The Princes’ Islands are a group of nine stunning islands located in the Sea of Marmara, just off Istanbul. Easily accessible by boat, they make a great day trip if you’re visiting Turkey’s second city!
You can catch a ‘sea bus‘ (the quickest option) or a ferry (less quick) to the Princes’ Islands from a number of places on the European and Asian sides of Istanbul including Eminönü, Beşiktaş or Kabataş. (Staying in Beyoğlu I chose the latter).
Most people visit the largest of the islands: Büyükada (which helpfully means ‘big island’) but many of the ferries also call at neighbouring Heybeliada too. If you want to visit some of the smaller islands you’ll need to choose your ferries wisely.
I too chose to go to Büyükada (on what seemed to be an especially busy day). Before you’ve even disembarked from the boat you can tell this island is very different to Istanbul, the architecture, in particular, is incredibly distinctive.
Part of this distinct identity comes from the fact the Princes’ Islands used to be inhabited by large numbers of Greeks, Jews and Armenians. These minorities had their own styles and traditions which you can clearly see walking around Büyükada.
Something else which makes these islands unusual is their tranquility. On Büyükada there are very few cars, many locals opting for bicycles or speedy little electric scooters. The lack of many vehicles gives such a pleasant ambience to the place and makes wandering around such a relaxing experience.
Tourists are also offered rides in horse-drawn carriages which seem really picturesque however the animal rights record on the island is pretty dire and many of these horses have very short arduous lives – one to avoid.

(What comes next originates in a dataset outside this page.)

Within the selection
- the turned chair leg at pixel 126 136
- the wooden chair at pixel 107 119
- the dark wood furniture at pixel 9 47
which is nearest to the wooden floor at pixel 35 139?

The main attractions are definitely the buildings. Büyükada’s attractive pier terminal was designed by Armenian architect Mihran Azaryan, there’s also the Agia Yorgi Greek church set high on a hilltop, the modest Armenian church, the derelict Greek Orthodox Orphanage (apparently the largest wooden building in Europe) and a bright yellow synagogue.
Many houses are also incredibly elaborate and attractions in themselves. Some have domed rooves, latticed balconies, ornate carvings and even look-out towers. The people who built these houses were wealthy people and you can definitely see this from the size and quality of these impressive buildings.
Not spending a full day on Büyükada I didn’t manage to see everything. I had a good wander amongst the tranquil streets, stumbled upon a number of the Christian churches and had a few sigara böreği (long cheese-filled pastries) at a colourful restaurant where a cat decided to fall asleep with its head resting on my knee (a personal highlight).
I would definitely consider returning to see more, but maybe out of season when the boats and streets would be less crowded. I think there’s a really interesting culture to explore here and it would be great to find out more about the Greeks, Jews and Armenians who used to live here.